### Gestellte Aufgaben
1: Schreiben Sie aus dem Forenausschnitt die Passage von „Das war es auch“ bis einschließlich „XHelp (17. Apr 2010)“ wortgetreu ab.
2: Welchen Datentyp hat die Spalte Datum in der Tabellendefinition im Forenausschnitt?
3: Warum hat Gas laut Forenausschnitt so oft auf den Tisch gehauen?

### Forenausschnitt
======
Aber eigentlich müsste dann eine andere Fehlermeldung kommen.


----------



## Gas (17. Apr 2010)

Das war es auch nicht bzw. auch die Kombination hatte ich schon durch...aber danke für die Antwort!
Endlich mal was positives...hab glaube selten so oft auf den Tisch gehauen vor Verzweiflung...will doch "nur" ein Datum "inserten"... 
AAAAHHHHHHHHHHHHHHHHHHHHHHHHHHHHHHHHHHRRRGGHHHHHHH


----------



## XHelp (17. Apr 2010)

Wie sieht die Tabelle dazu aus?


----------



## Gas (17. Apr 2010)

create table Tabelle 
(ID integer not null,
  Datum date not null)
======
### Ausgangsdaten
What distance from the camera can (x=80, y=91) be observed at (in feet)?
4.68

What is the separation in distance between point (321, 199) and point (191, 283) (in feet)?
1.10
======
### Ergebnisse je Aufgabe
1:
Das war es auch nicht bzw. auch die Kombination hatte ich schon durch...aber danke für die Antwort!
Endlich mal was positives...hab glaube selten so oft auf den Tisch gehauen vor Verzweiflung...will doch "nur" ein Datum "inserten"... 
AAAAHHHHHHHHHHHHHHHHHHHHHHHHHHHHHHHHHHRRRGGHHHHHHH


----------



## XHelp (17. Apr 2010)

2: Den Datentyp date, zudem mit not null.

3: Gas hat aus Verzweiflung so oft auf den Tisch gehauen. Dabei will Gas doch „nur“ ein Datum einfügen.